Marathon and half-marathon recovery rules

Running a marathon or half marathon is tough. Even the best-trained runner is stressed by this distance. You must recuperate adequately to return to training and improve your next race performance.

As running gains popularity, more untrained athletes compete. Inspired by friends’ running, someone registers for the following race. Half marathon preferred. “Couch” runners regularly wind up in ambulances due to their love for the sport.

Half-marathons and marathons are tough. Without recognizing your body’s limits and regular, thorough training, you can run significant injury or illness. Amateurs shouldn’t admire pros.

Amateur marathon? It’s three or four hours of constant, high-speed body. After a substantial energy expenditure, a stress on the heart, joints, ligaments, and musculoskeletal system as a whole, you require a competent recovery.

After the finish

  • Don’t stop or sit down after crossing the finish line to admire your medal.
  • Restore water-salt balance with isotonic, recovery mixtures, and protein snacks.
  • Eat some carbs.
  • Eat protein. This is especially crucial for runners who have run a personal record distance and strained their muscles.

After finishing, don’t:

  • Don’t drink. European beginnings often pour beer at the finish. After losing so much water throughout the marathon, drinking might make you dehydrated. Beer is calming, but it won’t help you recover after a race.
  • Avoid fried and greasy foods. The liver has been working for hours and shouldn’t be loaded more.
  • Avoid special treatments and huge feasts. After the marathon, take a walk if your health permits.

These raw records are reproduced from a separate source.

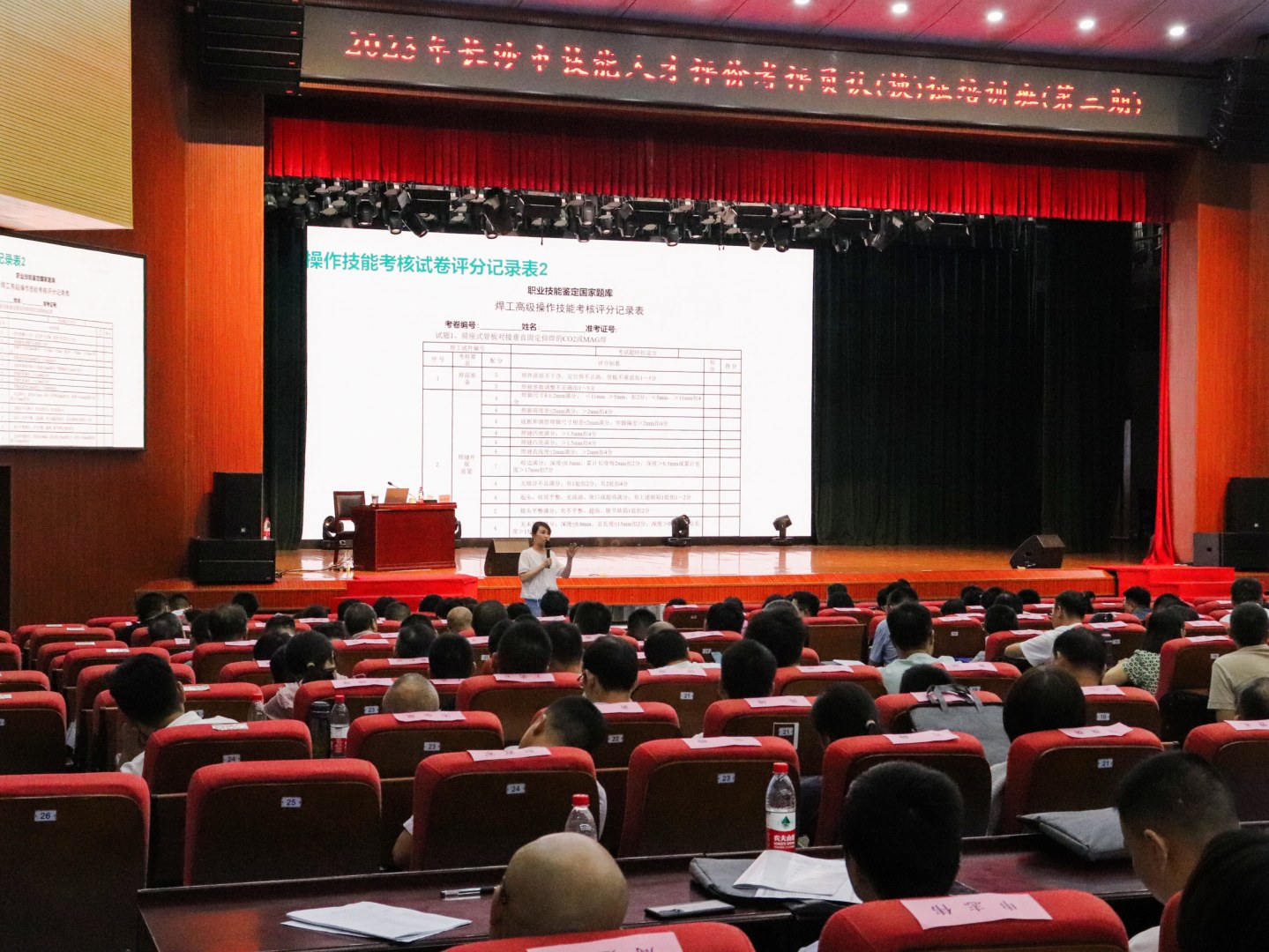 湖南現代職業培訓學校@ahlsjy.cn 湖南現代職業培訓學校@ahlsjy.cn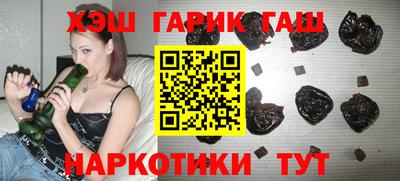 мескалин Камышлов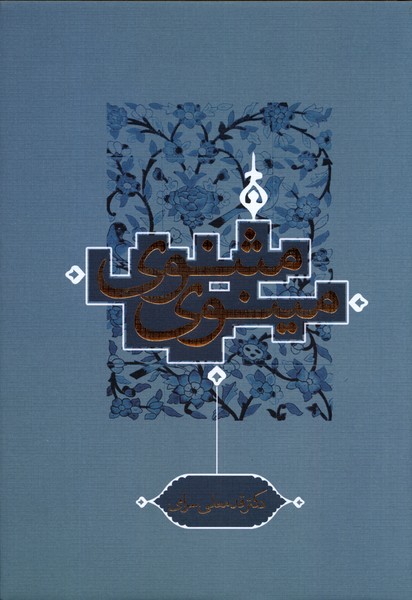 مثنوی مینوی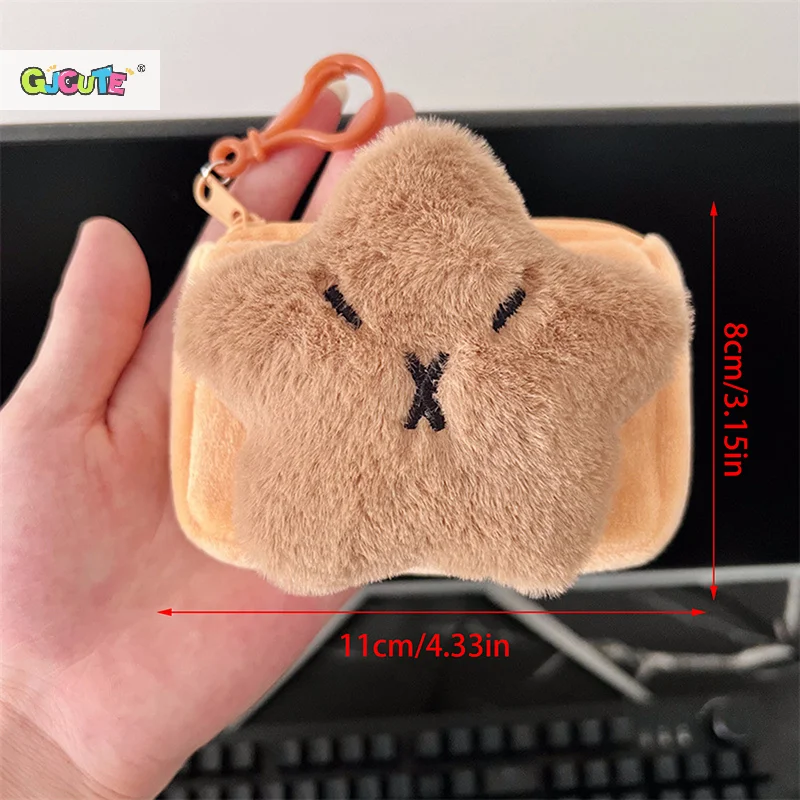 Creative Star Capybara Plush Coin Bag Lovely Cartoon Small Wallet Money Change Purse Earphone Storage Bag With Keychain
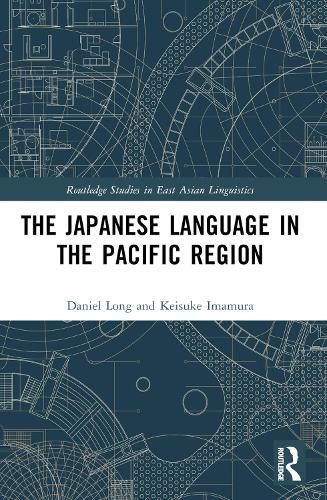 The Japanese Language in the Pacific Region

Solutions for post-marathon recovery

  • The next 2-3 days after the marathon, heal your muscles with protein, B vitamins, and favorite snacks, but without excesses.
  • Sleep 8 hours. Sleep is best for recovery.
  • After a marathon, there’s no need to prepare for the following start. 2-3 days without running won’t ruin your training. You can walk or swim if you’re strong and motivated. The heart gets a light load while other muscles work.
  • According to the coach, visiting a bathhouse after a marathon or half marathon strains your cardiovascular system, which is already overworked.
  • The finest recovery, which can only be done a few days after the finish line, is ice baths or cryosaunas. Cryotherapy is a popular method of recovery based on cooling the body with extremely low temperatures (up to -130 °C), used to decrease the detrimental effects of excessive physical effort on the body. Immersing legs in ice water after exercise reduces inflammation, edema, and pain. Low temps slow metabolism. Inflammation, which occurs after a long run when muscles undergo micro-tears, is less active, therefore the runner does not experience crepitation. Runners should use ice baths and cryotherapy with caution. As the marathon runner’s immune system is stressed, the cold can trigger cramping, colds, and other diseases. High blood pressure, heart illness, joint pain, and genitourinary problems prevent cold recovery.
  • Massages should be postponed until the end of the day or made mild and soothing.